Cet article a été traduit de l'original. Lisez la version originale de notre correspondant ici.
Le décret-loi fédéral n° 6 de 2025, désormais en vigueur, marque l'un des changements les plus importants dans le paysage des actifs numériques de la région, rapporte Cointelegraph.
Selon Irina Heaver, fondatrice de NeosLegal, la loi place les protocoles, les intergiciels et même les fournisseurs d'infrastructures dans le champ d'application de la loi s'ils permettent des paiements, des échanges, des prêts, des services de garde ou d'investissement. Elle a prévenu que les équipes de l'industrie devraient considérer cette échéance comme critique et aligner les systèmes avant que la période de transition de septembre 2026 n'expire.
Le "simple code" ne protège plus les plates-formes DeFi
La loi est centrée sur les articles 61 et 62, qui exigent des licences de la Banque centrale des Émirats arabes unis (CBUAE) pour toute entité offrant des activités réglementées "par tout moyen, support ou technologie". Cela élimine la défense longtemps utilisée selon laquelle les plateformes DeFi ne sont que des "codes autonomes", ce qui rend la décentralisation insuffisante pour éviter la conformité.
Les protocoles qui prennent en charge les stablecoins, les RWA, les fonctionnalités DEX, les ponts ou l'acheminement des liquidités peuvent être soumis à des exigences en matière de licence. La mise en application a déjà commencé, avec des sanctions allant de lourdes amendes - jusqu'à 1 milliard de dirhams (272,3 millions de dollars) - à des sanctions pénales pour avoir opéré sans autorisation.
L'autodétention reste légale, mais les prestataires de services doivent réévaluer leurs activités
Malgré les spéculations en ligne sur une éventuelle interdiction des portefeuilles de crypto-monnaie, les experts juridiques des Émirats arabes unis précisent que la loi ne limite pas l'autodétention pour les particuliers.

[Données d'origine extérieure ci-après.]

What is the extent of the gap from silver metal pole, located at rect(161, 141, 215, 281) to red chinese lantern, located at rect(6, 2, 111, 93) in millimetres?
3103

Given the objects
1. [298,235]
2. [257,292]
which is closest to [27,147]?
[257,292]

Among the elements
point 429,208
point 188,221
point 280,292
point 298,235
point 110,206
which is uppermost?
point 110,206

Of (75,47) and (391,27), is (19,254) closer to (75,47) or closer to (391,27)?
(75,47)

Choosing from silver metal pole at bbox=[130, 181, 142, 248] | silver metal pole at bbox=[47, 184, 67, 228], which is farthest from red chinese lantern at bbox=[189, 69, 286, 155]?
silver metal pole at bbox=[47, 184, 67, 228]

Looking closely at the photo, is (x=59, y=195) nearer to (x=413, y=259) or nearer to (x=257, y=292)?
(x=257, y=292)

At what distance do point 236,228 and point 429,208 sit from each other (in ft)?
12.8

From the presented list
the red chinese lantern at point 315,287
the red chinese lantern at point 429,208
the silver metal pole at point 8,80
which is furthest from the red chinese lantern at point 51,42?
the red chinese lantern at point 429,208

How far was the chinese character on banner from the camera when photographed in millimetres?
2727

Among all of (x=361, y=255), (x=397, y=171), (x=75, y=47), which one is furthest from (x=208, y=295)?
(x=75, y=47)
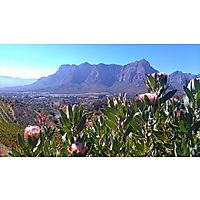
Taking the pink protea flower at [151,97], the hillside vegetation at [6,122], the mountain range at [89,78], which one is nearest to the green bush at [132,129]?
the pink protea flower at [151,97]

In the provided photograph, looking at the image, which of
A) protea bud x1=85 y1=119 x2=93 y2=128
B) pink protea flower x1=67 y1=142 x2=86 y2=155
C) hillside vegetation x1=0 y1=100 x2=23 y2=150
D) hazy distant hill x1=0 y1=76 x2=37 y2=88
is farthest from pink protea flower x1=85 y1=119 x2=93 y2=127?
hazy distant hill x1=0 y1=76 x2=37 y2=88

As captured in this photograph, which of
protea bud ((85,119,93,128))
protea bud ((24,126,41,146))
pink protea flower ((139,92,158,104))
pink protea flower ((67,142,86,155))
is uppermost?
pink protea flower ((139,92,158,104))

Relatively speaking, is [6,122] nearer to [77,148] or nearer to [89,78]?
[89,78]

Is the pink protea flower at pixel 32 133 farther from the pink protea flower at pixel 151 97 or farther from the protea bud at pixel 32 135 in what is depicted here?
the pink protea flower at pixel 151 97

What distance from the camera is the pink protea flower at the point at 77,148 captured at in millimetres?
1103

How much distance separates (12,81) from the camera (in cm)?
177

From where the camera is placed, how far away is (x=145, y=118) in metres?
1.20

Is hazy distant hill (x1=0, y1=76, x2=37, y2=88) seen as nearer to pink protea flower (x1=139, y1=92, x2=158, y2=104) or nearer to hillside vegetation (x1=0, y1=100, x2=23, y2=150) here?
hillside vegetation (x1=0, y1=100, x2=23, y2=150)

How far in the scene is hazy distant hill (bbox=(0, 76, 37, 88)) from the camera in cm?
170

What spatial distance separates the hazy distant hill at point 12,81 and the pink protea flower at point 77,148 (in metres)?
0.70

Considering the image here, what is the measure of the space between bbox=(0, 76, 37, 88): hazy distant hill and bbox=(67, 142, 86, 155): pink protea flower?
0.70 metres
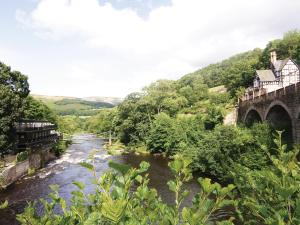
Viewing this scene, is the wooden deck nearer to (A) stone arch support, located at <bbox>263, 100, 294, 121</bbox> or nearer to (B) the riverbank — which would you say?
(B) the riverbank

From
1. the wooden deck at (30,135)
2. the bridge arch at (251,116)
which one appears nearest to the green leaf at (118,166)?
the bridge arch at (251,116)

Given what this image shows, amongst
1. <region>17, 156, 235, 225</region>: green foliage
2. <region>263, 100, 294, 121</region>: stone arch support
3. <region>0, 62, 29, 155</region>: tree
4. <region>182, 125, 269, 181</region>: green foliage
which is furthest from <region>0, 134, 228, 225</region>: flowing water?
<region>17, 156, 235, 225</region>: green foliage

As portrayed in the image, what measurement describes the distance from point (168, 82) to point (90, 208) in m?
76.1

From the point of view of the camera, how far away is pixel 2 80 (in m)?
41.7

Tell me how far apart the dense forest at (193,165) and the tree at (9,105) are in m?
0.15

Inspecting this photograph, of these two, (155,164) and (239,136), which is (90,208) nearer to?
(239,136)

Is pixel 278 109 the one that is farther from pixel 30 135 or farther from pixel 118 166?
pixel 118 166

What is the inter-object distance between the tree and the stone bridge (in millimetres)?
30049

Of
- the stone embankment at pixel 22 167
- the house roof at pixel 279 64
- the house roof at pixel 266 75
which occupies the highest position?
the house roof at pixel 279 64

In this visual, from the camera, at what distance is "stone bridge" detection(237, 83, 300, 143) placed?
96.5ft

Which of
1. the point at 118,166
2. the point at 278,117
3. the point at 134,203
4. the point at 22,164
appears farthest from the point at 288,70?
the point at 118,166

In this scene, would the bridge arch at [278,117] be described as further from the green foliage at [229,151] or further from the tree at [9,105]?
the tree at [9,105]

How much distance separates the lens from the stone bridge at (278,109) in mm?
29406

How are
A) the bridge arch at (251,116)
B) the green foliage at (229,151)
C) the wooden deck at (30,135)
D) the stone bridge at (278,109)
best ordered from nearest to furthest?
the stone bridge at (278,109)
the green foliage at (229,151)
the bridge arch at (251,116)
the wooden deck at (30,135)
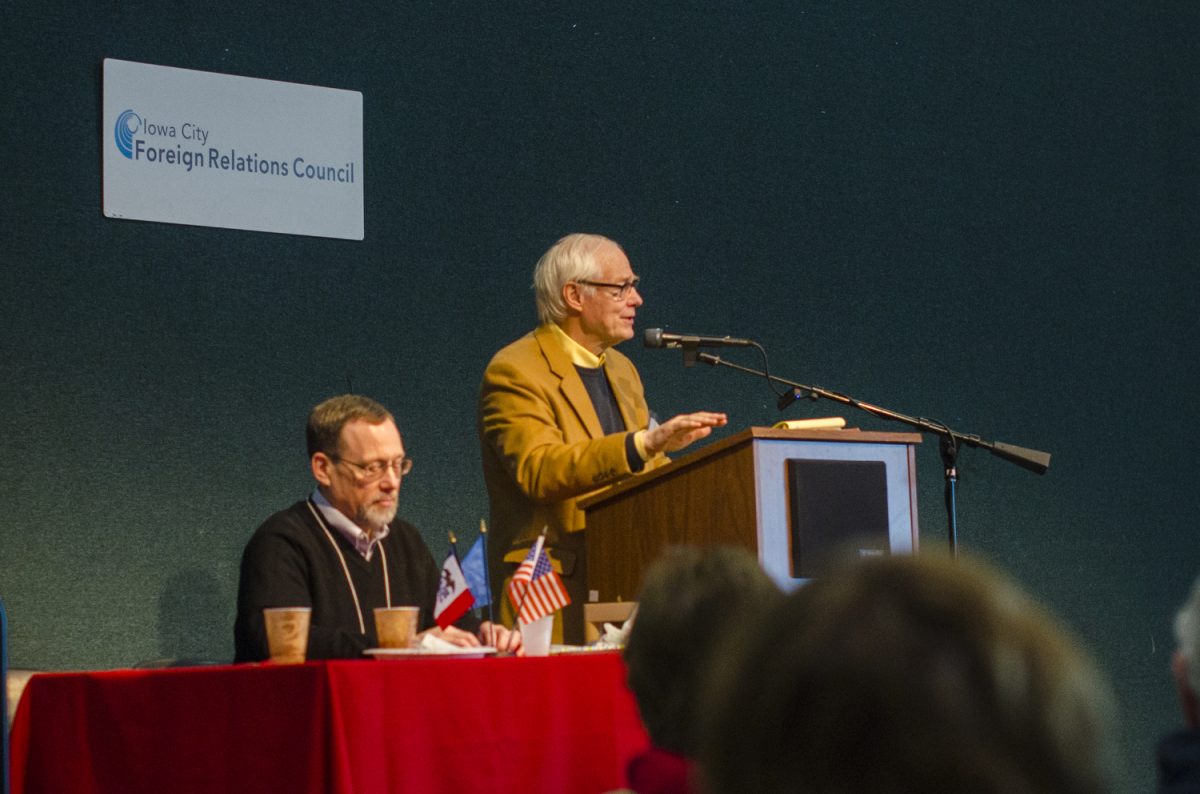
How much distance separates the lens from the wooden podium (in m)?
3.38

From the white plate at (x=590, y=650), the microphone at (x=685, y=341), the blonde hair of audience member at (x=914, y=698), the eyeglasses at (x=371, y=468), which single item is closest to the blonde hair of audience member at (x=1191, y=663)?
the blonde hair of audience member at (x=914, y=698)

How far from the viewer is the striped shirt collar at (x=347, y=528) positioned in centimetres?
326

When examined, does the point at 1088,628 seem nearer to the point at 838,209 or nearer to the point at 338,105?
the point at 838,209

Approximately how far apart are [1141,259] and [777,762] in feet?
22.3

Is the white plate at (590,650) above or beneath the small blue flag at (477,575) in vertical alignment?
beneath

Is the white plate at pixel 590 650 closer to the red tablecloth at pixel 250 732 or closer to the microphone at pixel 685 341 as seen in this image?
the red tablecloth at pixel 250 732

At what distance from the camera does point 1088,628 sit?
257 inches

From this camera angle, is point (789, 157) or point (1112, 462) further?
point (1112, 462)

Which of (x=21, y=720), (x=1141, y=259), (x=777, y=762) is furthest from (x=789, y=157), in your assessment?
(x=777, y=762)

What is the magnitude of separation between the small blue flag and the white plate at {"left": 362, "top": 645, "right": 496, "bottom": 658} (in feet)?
0.54

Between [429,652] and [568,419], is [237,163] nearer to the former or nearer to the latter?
[568,419]

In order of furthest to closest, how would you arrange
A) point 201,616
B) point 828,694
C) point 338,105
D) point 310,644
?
point 338,105
point 201,616
point 310,644
point 828,694

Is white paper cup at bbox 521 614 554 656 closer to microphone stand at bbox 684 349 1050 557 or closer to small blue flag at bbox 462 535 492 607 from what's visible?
small blue flag at bbox 462 535 492 607

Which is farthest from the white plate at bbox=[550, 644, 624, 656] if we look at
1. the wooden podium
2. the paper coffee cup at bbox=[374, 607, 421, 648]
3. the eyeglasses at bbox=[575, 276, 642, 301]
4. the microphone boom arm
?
the eyeglasses at bbox=[575, 276, 642, 301]
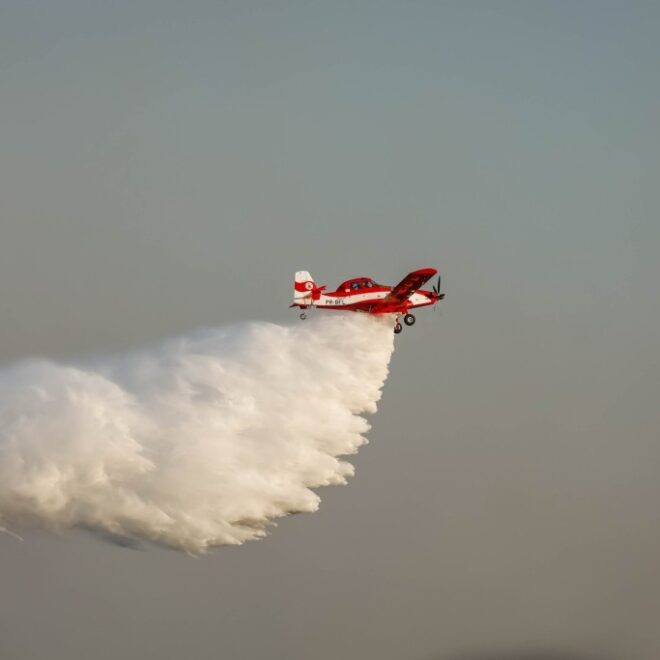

Kokila Alagh de Karm Legal Consultants a déclaré que la législation vise les entreprises qui offrent des services de valeur stockée, et non les utilisateurs privés qui détiennent des actifs dans des portefeuilles personnels.
Toutefois, les fournisseurs de portefeuilles qui facilitent les paiements, les transferts ou d'autres services financiers réglementés pour les résidents des Émirats arabes unis peuvent avoir besoin d'une licence. Alagh et Heaver s'attendent tous deux à ce que la banque centrale fournisse des orientations supplémentaires au fur et à mesure de la mise en œuvre, mais ils soulignent que l'impact immédiat concerne les entreprises - et non les particuliers - car les Émirats arabes unis renforcent la surveillance tout en se positionnant comme un centre mondial du Web3.
Nous avons récemment écrit que la licence de fournisseur de services d'actifs virtuels (VASP) a été accordée par l'Autorité émirienne des valeurs mobilières et des marchandises (SCA), faisant de Bybit le premier échange de crypto-monnaies à obtenir une telle approbation.